Mais à bien comprendre l’ancien capitaine emblématique du MHR, une autre manière de jouer au rugby a été employée pendant ce Tournoi 2010. Et elle a fonctionné à la perfection !

« On peut qualifier ce Grand Chelem de 2010 comme celui de la maîtrise et du pragmatisme, estime Ouedraogo. On avait changé notre fusil d’épaule. On était partis sur l’ère Lièvremont avec un jeu un peu à tout-va, mais aussi avec cette volonté de générer de l’incertitude chez nos adversaires par nos plans de jeu et nos nombreuses prises d’initiatives. Cependant, lors de ce Tournoi on était partis sur un tout autre rugby bien plus pragmatique, avec du jeu au pied sur l’occupation en s’appuyant sur une grosse défense. »

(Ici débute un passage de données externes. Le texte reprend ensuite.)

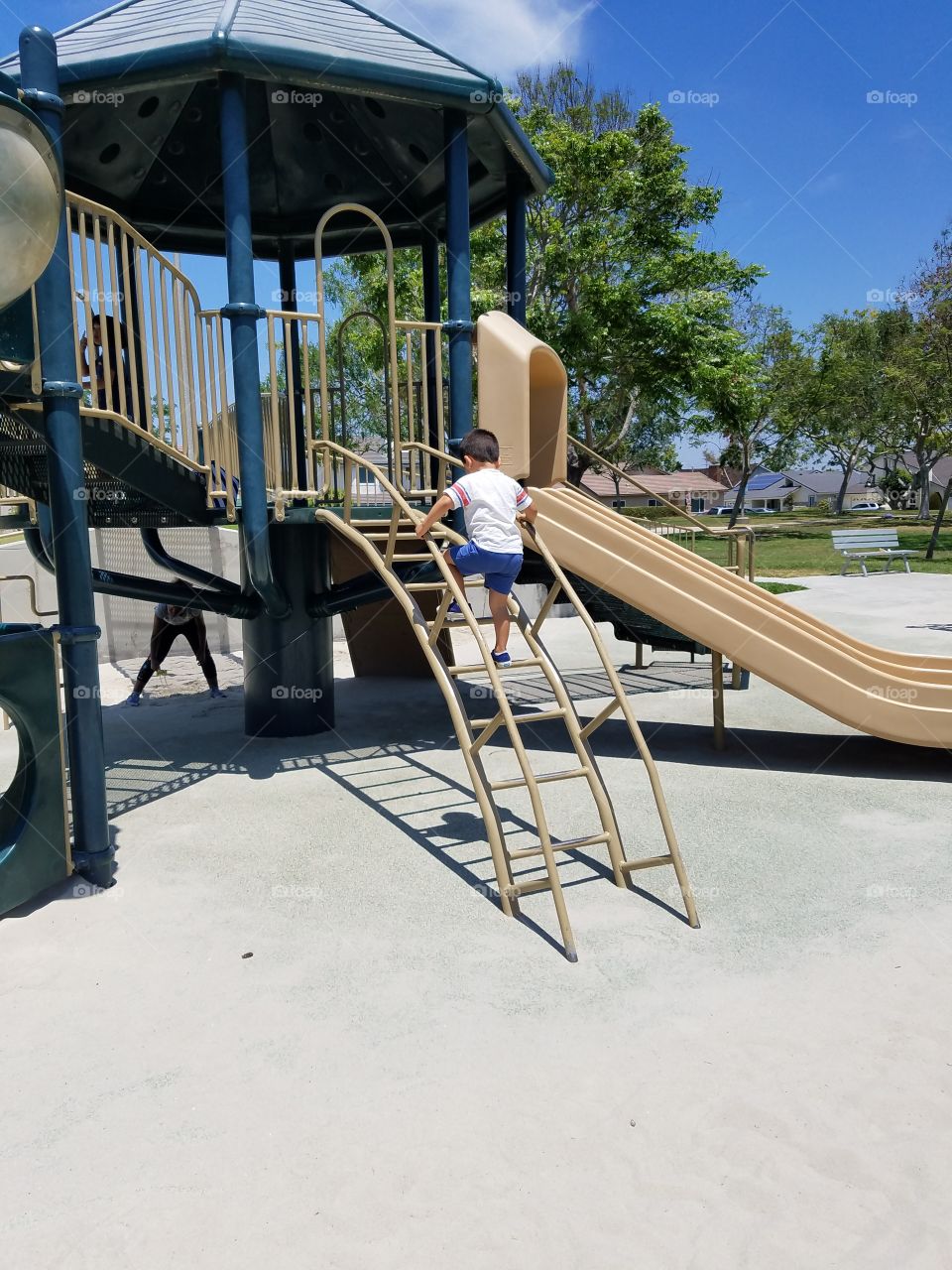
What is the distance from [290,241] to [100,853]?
7.60 m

« La conquête restait un point fort. On l’a prouvé lors de la tournée de novembre. On était donc arrivés sur le Tournoi avec le plein de confiance dans ce secteur de jeu. Plus globalement, notre identité de jeu était à l’opposé de ce qu’on avait montré au début du mandat de Lièvremont. En 2010, la notion de groupe prévalait. Il existait de forts liens d’amitié entre nous. Bien entendu, il y avait des joueurs de très haut niveau dans cette sélection, mais on voulait vraiment obtenir des résultats et gagner tous ensemble. On s’est servis de cette solidarité jusqu’au bout ».

« Cette équipe était composée de joueurs avec beaucoup de caractère »

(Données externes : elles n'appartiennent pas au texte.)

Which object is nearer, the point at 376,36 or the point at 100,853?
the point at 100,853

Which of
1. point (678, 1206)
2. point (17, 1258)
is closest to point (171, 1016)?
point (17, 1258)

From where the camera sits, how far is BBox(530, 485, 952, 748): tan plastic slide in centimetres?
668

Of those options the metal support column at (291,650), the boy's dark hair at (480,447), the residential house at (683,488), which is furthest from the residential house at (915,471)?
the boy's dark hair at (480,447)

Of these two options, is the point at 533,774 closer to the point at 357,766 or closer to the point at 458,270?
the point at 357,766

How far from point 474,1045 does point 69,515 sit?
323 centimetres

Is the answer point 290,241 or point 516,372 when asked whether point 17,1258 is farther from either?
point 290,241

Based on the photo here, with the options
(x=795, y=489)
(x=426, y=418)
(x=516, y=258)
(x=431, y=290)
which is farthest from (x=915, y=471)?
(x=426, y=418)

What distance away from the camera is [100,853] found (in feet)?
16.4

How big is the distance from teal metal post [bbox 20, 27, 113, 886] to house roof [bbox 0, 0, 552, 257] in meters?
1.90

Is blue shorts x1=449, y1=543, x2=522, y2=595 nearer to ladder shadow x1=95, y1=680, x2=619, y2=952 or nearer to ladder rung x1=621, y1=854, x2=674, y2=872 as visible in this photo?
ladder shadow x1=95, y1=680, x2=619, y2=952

Une notion de complémentarité qu’on a vraiment ressentie de l’extérieur lors de la 2ème période contre le Pays de Galles (26-20, le 26 février 2010 à Cardiff) et surtout contre l’Angleterre (12-10, le 20 mars 2010 au Stade de France) :

« Contre les Anglais, on a fait front. C’était un match difficile. On a vu vraiment un collectif se renforcer. Cette force nous a permis de nous imposer. Les joueurs avaient cette grande envie de s’imposer. Cela leur tenait à cœur. D’autant que cela faisait un moment que la France ne l’avait pas fait dans le Tournoi ».

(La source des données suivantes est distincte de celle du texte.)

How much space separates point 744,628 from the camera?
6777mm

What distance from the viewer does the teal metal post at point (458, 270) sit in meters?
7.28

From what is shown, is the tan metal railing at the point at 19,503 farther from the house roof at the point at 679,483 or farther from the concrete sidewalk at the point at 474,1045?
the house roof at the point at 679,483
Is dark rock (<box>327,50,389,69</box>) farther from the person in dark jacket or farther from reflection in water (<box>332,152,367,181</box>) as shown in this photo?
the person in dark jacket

Le sélectionneur de l’époque Marc Lièvremont a caractérisé son équipe comme un peu « tout-terrain ». Marquée du sceau du réalisme implacable des deux côtés du terrain, il était très difficile de faire dérailler cette équipe de France :

« Je crois surtout que c’était une équipe composée de joueurs avec beaucoup de caractère, ajoute Ouedraogo. Il y avait beaucoup de leaders dans le groupe. Cette sélection pouvait surmonter pas mal de difficultés et s’en sortir car il y avait beaucoup de répondant ».

Guidée par son capitaine emblématique Thierry Dusautoir, cette équipe sortait les griffes. Et le jeune Morgan Parra son museau en crevant l’écran : « Comme beaucoup d’entre nous, Morgan avait commencé en Bleus en 2008. Cela faisait deux ans qu’il était présent. Il nous apportait son talent avec deux ans d’expérience en plus au très haut niveau. Il avait été essentiel à ce groupe. Il nous avait fait profiter de son potentiel ».

Parra, c’est du tonnerre !

Quelle trace a pu laisser ce couronnement et cette sélection dans l’histoire ? « Quelques mois plus tard, la France a atteint la finale de la Coupe du monde (contre la Nouvelle-Zélande 7-8, Ndlr) rembobine Ouedraogo. Pour se hisser à ce niveau, on s’était servis de cette accumulation de victoires dans le Tournoi. On avait bien à l’esprit que cette équipe était de haut niveau.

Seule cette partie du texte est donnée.